The increased profits and soaring valuations of the Magnificent 7 are less a direct reflection of their own productive innovation and more an indicator of two intertwined forces: (a) the prosperity generated by real economic growth elsewhere in the economy, and (b) their enhanced ability to collect, scale, and extract economic rents from their dominant positions. As the broader economy has expanded—driven by consumer demand, capital investment, and global trade—these platform firms have positioned themselves at critical chokepoints, enabling them to capture a disproportionate share of the value created by others. Their business models increasingly rely on leveraging network effects, data control, and platform lock-in to extract recurring fees, commissions, and advertising rents, rather than on delivering ever-greater leaps in genuine productivity or consumer surplus. This shift is evident in the way Apple’s services revenue has outpaced hardware growth, Google’s ad auctions have become ever more lucrative, Amazon’s marketplace fees have multiplied, and Microsoft’s cloud subscriptions have locked in enterprise customers.

Plus, at present, the Magnificent 7 are deeply engaged in the build-out of massive artificial intelligence and machine learning model (MAMLM) infrastructure, a technological transformation that promises to generate enormous user surplus for those individuals and organizations who can effectively harness the capabilities of advanced GPT LLMs and similar AI tools. The productive potential here is vast: AI models can automate complex tasks, generate creative content, accelerate scientific discovery, and unlock new business models across industries. However, the economic gains from this transformation are likely to be distributed unevenly. While users who master these tools may reap significant benefits, the lion’s share of profits is poised to accrue to infrastructure providers—most notably Nvidia, whose GPUs and specialized chips are the indispensable hardware backbone of modern AI. The costs of building, training, and operating these models—especially the massive electricity bills for data centers—will further erode margins for most players, meaning that, for investors, the return on capital in the broader AI ecosystem may be modest, with only, cough, Nvidia, able to capture increasing profits at scale.

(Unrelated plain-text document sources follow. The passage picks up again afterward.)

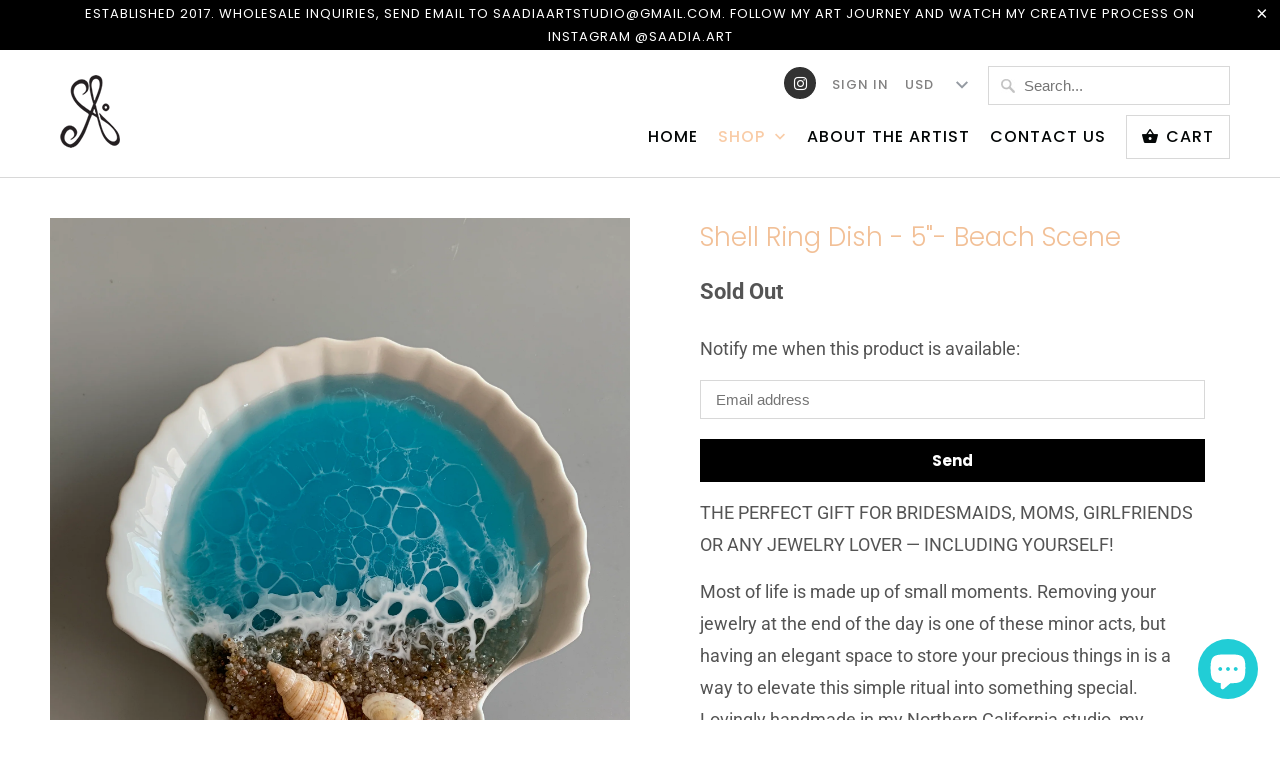

--- FILE ---
content_type: text/css
request_url: https://saadia-art.myshopify.com/cdn/shop/t/6/assets/custom.css?v=128405166381237200591641347209
body_size: 36
content:
.additional-checkout-buttons{margin-top:10px;margin-bottom:10px}.update_subtotal_p{text-align:right}.testimonial-container{padding-top:15px;padding-bottom:15px}.container .four.columns{text-align:left}.social_icons a span:before{margin-right:-2px}.flex-caption{text-shadow:unset}.flex-caption .headline{text-shadow:0 2px 2px rgba(0,0,0,.2)}.flex-caption .action_button{font-weight:500}.newsletter .input-row{margin-left:-5px}.purchase-details__buttons .add_to_cart:hover{background-color:#f9cca7;color:#fff;border:1px solid #f9cca7}.mobile_menu .currency-container #currencies:hover{color:#9da0a4}.top_menu .social_icons a.icon-instagram:hover,.top_menu .social_icons a,.top_menu .social_icons a:visited,.top_menu .social_icons a:active{color:#fff!important}.index div.footer{margin-top:0;padding-top:35px}@media (min-width:769px) and (max-width:1024px){.image-with-text-overlay-section .flex-caption .headline{font-size:32px}}@media only screen and (max-width: 768px){ul.menu li{margin-top:12.5px}.image-with-text--section .info h2{font-size:22px}.flex-caption .headline{line-height:2em}#shopify-section-footer .footer .container .three.columns{width:33.3%}}@media only screen and (max-width: 767px){.social_icons a span:before{margin-right:0}.testimonial-container{padding-top:15px;padding-bottom:15px}.flex-caption .headline{font-size:22px}.flex-caption .subtitle{font-size:10px;line-height:.5em;margin-bottom:10px}.flexslider a.action_button{padding:5px 15px!important;font-size:10px}#shopify-section-footer .footer .container .three.columns{width:33.3%}}@media only screen and (min-width: 481px) and (max-width: 767px){.image-with-text--section .info h2{font-size:18px}}@media only screen and (min-width: 321px) and (max-width: 375px){#shopify-section-footer .footer .container .three.columns{width:100%}}@media only screen and (max-width: 320px){.social_icons a span:before{margin-right:0}#shopify-section-footer .footer .container .three.columns{width:100%}.image-with-text--section .info h2,.flex-caption .headline{font-size:18px}}@media all and (-ms-high-contrast: none),(-ms-high-contrast: active){.purchase-details__buttons .shopify-payment-button,.purchase-details__buttons .action_button--secondary{max-width:50%}}
/*# sourceMappingURL=/cdn/shop/t/6/assets/custom.css.map?v=128405166381237200591641347209 */
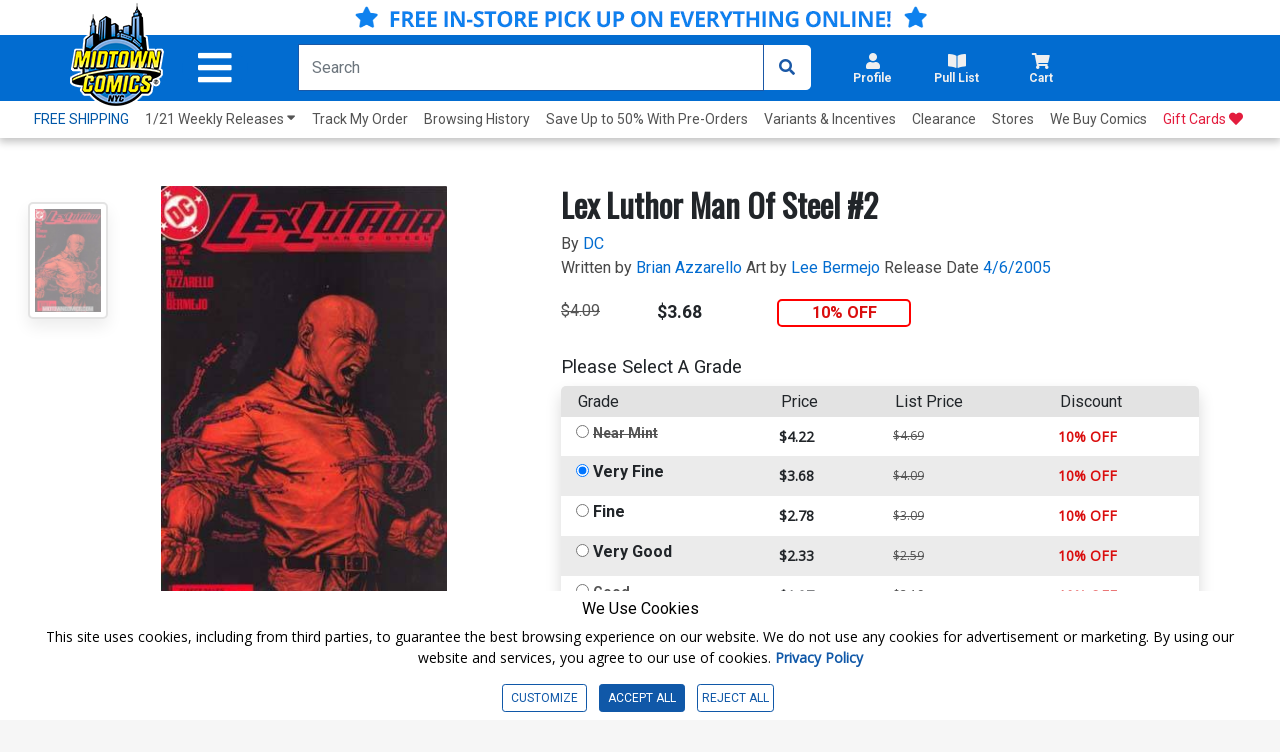

--- FILE ---
content_type: text/html; charset=utf-8
request_url: https://www.midtowncomics.com/product-load-price-info
body_size: -212
content:




        <span class="hidden">Original price:</span>
        <div Class="strike col" id="divpr_price">$4.09</div>
        <span class="hidden">Current price:</span>
        <div Class="price col" id="divpr_lprice">$3.68</div>
            <div Class="sale col" id="divdiscount">10% OFF</div>





--- FILE ---
content_type: text/html; charset=utf-8
request_url: https://www.midtowncomics.com/product-load-purchase-button
body_size: 309
content:

<div class="row">
        <div Class="col-6">
            <!--Cart Button-->
            <div class="btn-group cart-button add-cart-show" id = "addtocart896797">   <div class="qty-container" style="display: none;"><label for="ipd_addtocart_qty_896797" class="hidden">Choose Qty for Lex Luthor Man Of Steel #2</label>       <select id="ipd_addtocart_qty_896797" name="addtocart_qty_896797" onchange="javascript:midtown.common.save_cart(896797,this.value)" aria-label="Add to Cart" class="qty tabindex">           <option value="0">-Remove-</option>   <option selected = "selected" value="1">1  In Cart</option>   <option value="2">2 In Cart</option>   <option value="3">3 In Cart</option>   <option value="4">4 In Cart</option>   <option value="5">5 In Cart</option>   <option value="6">6 In Cart</option>   <option value="7">7 In Cart</option>   <option value="8">8 In Cart</option>   <option value="9">9 In Cart</option>   <option value="10">10 In Cart</option>   <option value="11">11 In Cart</option>   <option value="12">12 In Cart</option>   <option value="13">13 In Cart</option>   <option value="14">14 In Cart</option>   <option value="15">15 In Cart</option>   <option value="16">16 In Cart</option>   <option value="17">17 In Cart</option>   <option value="18">18 In Cart</option>   <option value="19">19 In Cart</option>   <option value="20">20 In Cart</option>   <option value="21">21 In Cart</option>   <option value="22">22 In Cart</option>   <option value="23">23 In Cart</option>   <option value="24">24 In Cart</option>   <option value="25">25 In Cart</option>       </select>   </div>   <button onclick="javascript:midtown.common.save_cart(896797, 1,0)"  class="btn add-cart tabindex" type="button" >       ADD TO CART   </button></div><div class="btn-group cart-button added-cart-hide" id = "addedtocart896797">   <div class="qty-container" style="display: block;"><label for="ipd_addedtocart_qty_896797" class="hidden">Choose Qty for Lex Luthor Man Of Steel #2</label>       <select id="ipd_addedtocart_qty_896797" name="addedtocart_qty_896797" onchange="javascript:midtown.common.save_cart(896797,this.value)" aria-label="Added" class="qty tabindex">           <option value="0">-Remove-</option>   <option value="1">1 In Cart</option>   <option value="2">2 In Cart</option>   <option value="3">3 In Cart</option>   <option value="4">4 In Cart</option>   <option value="5">5 In Cart</option>   <option value="6">6 In Cart</option>   <option value="7">7 In Cart</option>   <option value="8">8 In Cart</option>   <option value="9">9 In Cart</option>   <option value="10">10 In Cart</option>   <option value="11">11 In Cart</option>   <option value="12">12 In Cart</option>   <option value="13">13 In Cart</option>   <option value="14">14 In Cart</option>   <option value="15">15 In Cart</option>   <option value="16">16 In Cart</option>   <option value="17">17 In Cart</option>   <option value="18">18 In Cart</option>   <option value="19">19 In Cart</option>   <option value="20">20 In Cart</option>   <option value="21">21 In Cart</option>   <option value="22">22 In Cart</option>   <option value="23">23 In Cart</option>   <option value="24">24 In Cart</option>   <option value="25">25 In Cart</option>       </select>   </div>   <button onclick="javascript:midtown.common.save_cart(896797, 1,0)" class="btn add-cart tabindex" type="button" style="background-color: rgb(0, 197, 96); display: none;">       ADDED   </button></div>
            <!--end of Cart Button-->

        </div>
            <div Class="col-6">
            <!--Pull List Button-->
            <div class="add-cart-show" id="addtopl11593"><button type="button" onclick="javascript:midtown.pull_list.save(11593, 1)" id="pulllist-btn" Class="bold pl-button tabindex"><i Class="fas fa-plus"></i> ADD SERIES TO PULL LIST</button></div><div class="added-cart-hide" id="addedtopl11593"><button type="button" id="pulllist-btn" Class="bold pl-button tabindex"><i Class="fas fa-check"></i> IN PULL LIST</button></div>
            <!--Pull List Button-->
        </div>

</div>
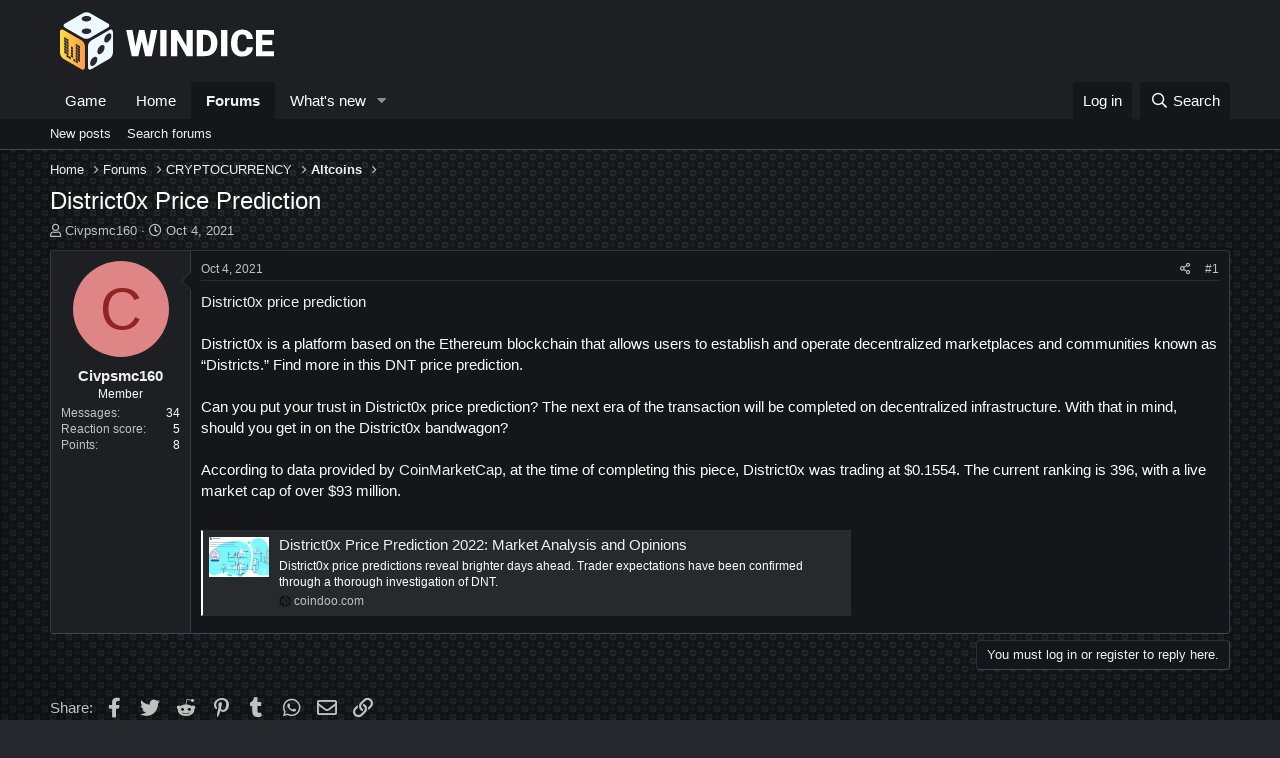

--- FILE ---
content_type: image/svg+xml
request_url: https://forum.windice.io/styles/default/xenforo/logo_forum.svg
body_size: 1187
content:
<svg xmlns="http://www.w3.org/2000/svg" xmlns:xlink="http://www.w3.org/1999/xlink" viewBox="0 0 185.85 49.85"><defs><linearGradient id="cbd14cdf-12bd-48c1-a47d-9dae814946c7" y1="30.51" x2="21.72" y2="30.51" gradientTransform="translate(0 1.87)" gradientUnits="userSpaceOnUse"><stop offset="0" stop-color="#ffdd47"/><stop offset="1" stop-color="#ff9b47"/></linearGradient></defs><title>Ресурс 1</title><g id="e79f9ee1-44eb-4542-8428-6979a3d5e995" data-name="Слой 2"><g id="aa6b9a4f-feb8-4711-b83f-4460aaf3edd7" data-name="Слой 1"><g id="4be37a7b-8ec9-4654-b038-8610224450b5" data-name="d8377b3f-73bc-486e-b990-b35abdbbf92b"><g id="1e5b6611-46dc-4add-981a-dd713f5e14fa" data-name="32193c77-6d3e-4588-ae4c-8f1fd2d492cd"><g id="fbd1537b-470c-4987-a374-df19347670ec" data-name="9aa983f1-07c9-49f2-ad80-d0a5b2bd84e7"><g id="643c3140-cb15-400a-8928-07fd7b4d13bc" data-name="1210db6b-cf51-4dec-921d-7f34befa29f4"><path d="M24.28,29.61a6.74,6.74,0,0,1,3-5.25l15.65-9c1.67-1,3-.18,3,1.75v18a6.74,6.74,0,0,1-3,5.25l-15.65,9c-1.67,1-3,.18-3-1.75Z" fill="#eef9ff"/><path d="M0,17.06c0-1.92,1.36-2.71,3-1.75l15.65,9a6.72,6.72,0,0,1,3,5.25V47.69c0,1.92-1.36,2.71-3,1.75L3,40.4a6.73,6.73,0,0,1-3-5.25Z" fill="url(#cbd14cdf-12bd-48c1-a47d-9dae814946c7)"/><path d="M20,.7a6.77,6.77,0,0,1,6,0l15.65,9c1.67,1,1.67,2.54,0,3.51L26,22.3a6.77,6.77,0,0,1-6.07,0l-15.65-9c-1.67-1-1.67-2.54,0-3.51Z" fill="#eef9ff"/><path d="M38.37,24.08a6.94,6.94,0,0,1,3.14-5.43c1.73-1,3.14-.18,3.14,1.81a6.94,6.94,0,0,1-3.14,5.43C39.78,26.88,38.37,26.07,38.37,24.08Z" fill="#28292d"/><path d="M26.15,44.42A6.94,6.94,0,0,1,29.29,39c1.73-1,3.14-.18,3.14,1.81a6.94,6.94,0,0,1-3.14,5.43C27.57,47.23,26.15,46.42,26.15,44.42Z" fill="#28292d"/><path d="M32.43,34.19a6.94,6.94,0,0,1,3.14-5.43c1.73-1,3.14-.18,3.14,1.81A6.94,6.94,0,0,1,35.58,36C33.85,37,32.43,36.18,32.43,34.19Z" fill="#28292d"/><path d="M3.63,21.45l1.69,1v2l-1.69-1Zm0,2.34,1.69,1v2l-1.69-1Zm0,2.34,1.69,1v2l-1.69-1Zm0,2.34,1.69,1v2l-1.69-1Zm0,2.34,1.69,1v1.95l-1.69-1Zm0,2.34,1.69,1v2l-1.69-1Zm2-10.53,1.69,1v2l-1.69-1Zm0,2.34,1.69,1v2l-1.69-1Zm0,2.34,1.69,1v2l-1.69-1Zm0,2.34,1.69,1v2l-1.69-1Zm0,2.34,1.69,1v2l-1.69-1Zm0,2.34,1.69,1v2l-1.69-1Zm0,2.34,1.69,1v2l-1.69-1Zm2,1.16,1.69,1v2l-1.69-1Zm2-8.18,1.69,1v2l-1.69-1Zm0,2.34,1.69,1v2l-1.69-1Zm0,2.34,1.69,1v2l-1.69-1Zm0,2.34,1.69,1v2l-1.69-1Zm2,3.51,1.69,1v2l-1.69-1Zm2-12.87,1.69,1v2l-1.69-1Zm0,2.34,1.69,1v2l-1.69-1Zm0,2.34,1.69,1v2l-1.69-1Zm0,2.34,1.69,1v2l-1.69-1Zm0,2.34,1.69,1v2l-1.69-1Zm0,2.34,1.69,1v2l-1.69-1Zm0,2.34,1.69,1v2l-1.69-1Zm2-12.86,1.69,1v2l-1.69-1Zm0,2.34,1.69,1v2l-1.69-1Zm0,2.34,1.69,1v2l-1.69-1Zm0,2.34,1.69,1v2l-1.69-1Zm0,2.34,1.69,1v2l-1.69-1Zm0,2.34,1.69,1v2l-1.69-1Z" fill="#28292d"/><path d="M23.06,14a5.66,5.66,0,0,1,3,.67,1.88,1.88,0,0,1,1.16,1.71,2.24,2.24,0,0,1-1.3,1.74,6,6,0,0,1-3,.74A5.63,5.63,0,0,1,20,18.19a1.94,1.94,0,0,1-1.2-1.72,2.15,2.15,0,0,1,1.28-1.72A6.14,6.14,0,0,1,23.06,14Z" fill="#28292d"/><path d="M23.06,3.11a5.66,5.66,0,0,1,3,.7,1.88,1.88,0,0,1,1.16,1.71,2.19,2.19,0,0,1-1.3,1.72,6,6,0,0,1-3,.74A5.63,5.63,0,0,1,20,7.31a1.94,1.94,0,0,1-1.2-1.72,2.15,2.15,0,0,1,1.28-1.72A6.14,6.14,0,0,1,23.06,3.11Z" fill="#28292d"/></g></g><path d="M76.5,29.61l2.61-14.27h5.44L79.72,38.1H74l-3-13-3,13H62.33L57.48,15.35h5.45l2.61,14.27,3.13-14.27h4.66Z" fill="#fff"/><path d="M92.53,38.1H87.06V15.35h5.47Z" fill="#fff"/><path d="M115.34,38.1h-5.45L101.83,24V38.1H96.34V15.35h5.48l8,14.16V15.35h5.47Z" fill="#fff"/><path d="M118.81,38.1V15.35h7.33a10.79,10.79,0,0,1,5.42,1.37,9.62,9.62,0,0,1,3.76,3.86,11.66,11.66,0,0,1,1.37,5.59v1a11.72,11.72,0,0,1-1.32,5.6,9.65,9.65,0,0,1-3.72,3.88,10.53,10.53,0,0,1-5.35,1.41Zm5.48-18.52v14.3h1.91a4.27,4.27,0,0,0,3.63-1.68,8.23,8.23,0,0,0,1.27-5v-1a8.16,8.16,0,0,0-1.27-5,4.34,4.34,0,0,0-3.69-1.67Z" fill="#fff"/><path d="M145.34,38.1h-5.47V15.35h5.47Z" fill="#fff"/><path d="M167.56,30.39a8.31,8.31,0,0,1-1.28,4.2A7.73,7.73,0,0,1,163,37.41a11.19,11.19,0,0,1-4.84,1,8.93,8.93,0,0,1-7.06-2.92q-2.58-2.92-2.58-8.25V26.11a13.77,13.77,0,0,1,1.16-5.85A8.81,8.81,0,0,1,153,16.38a9.35,9.35,0,0,1,5.09-1.4,9.81,9.81,0,0,1,6.66,2.18,8.62,8.62,0,0,1,2.86,6h-5.47a4.08,4.08,0,0,0-1-3,4.31,4.31,0,0,0-3-.91,3.28,3.28,0,0,0-3,1.53,9.84,9.84,0,0,0-1,4.89v1.61a10.89,10.89,0,0,0,.91,5.2A3.34,3.34,0,0,0,158.2,34a4.21,4.21,0,0,0,2.89-.89,3.78,3.78,0,0,0,1.06-2.83Z" fill="#fff"/><path d="M184.26,28.44h-8.62v5.44h10.19V38.1H170.15V15.35h15.7v4.23H175.64v4.8h8.63Z" fill="#fff"/></g></g></g></g></svg>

Moreover, what is good for the Magnificent 7 is increasingly no longer good for the broader economy. Once heralded as engines of innovation and productivity, these firms are now more frequently encountered by other businesses and sectors as collectors of costly economic rents rather than as providers of ever-more-valuable services. As their dominance has grown, the Mag 7’s interests have diverged from those of the wider marketplace: their business models rely on extracting value from their privileged positions atop digital platforms, supply chains, and data networks, often at the expense of smaller competitors, suppliers, and even consumers. This shift is evident in rising platform fees, more restrictive contractual terms, and the growing use of proprietary ecosystems to lock in customers and partners, all of which serve to transfer wealth from the rest of the economy to the tech giants’ balance sheets.

The Magnificent 7—once the undisputed engines of market returns and the very symbol of American technological dynamism—have become a study in contrasts. Their performance and narratives are now sharply differentiated, shaped by a mix of sector-specific challenges, competitive pressures, and the rapid pace of technological change. Some, like Nvidia and Microsoft, are riding the wave of artificial intelligence and cloud computing, while others, such as Apple and Tesla, are grappling with slowing growth, regulatory headwinds, or shifting consumer demand.

This divergence signals the end of an era when these companies could be treated as a single, unified trade or story. Investors and policymakers must now move beyond simplistic narratives. Instead, they need a more nuanced, case-by-case analysis that carefully weighs the true sources of value—distinguishing between genuine innovation and the extraction of economic rents. It is also crucial to assess the risks that come with market concentration and to evaluate the prospects for continued productivity growth in a landscape where the easy gains of platform dominance are fading.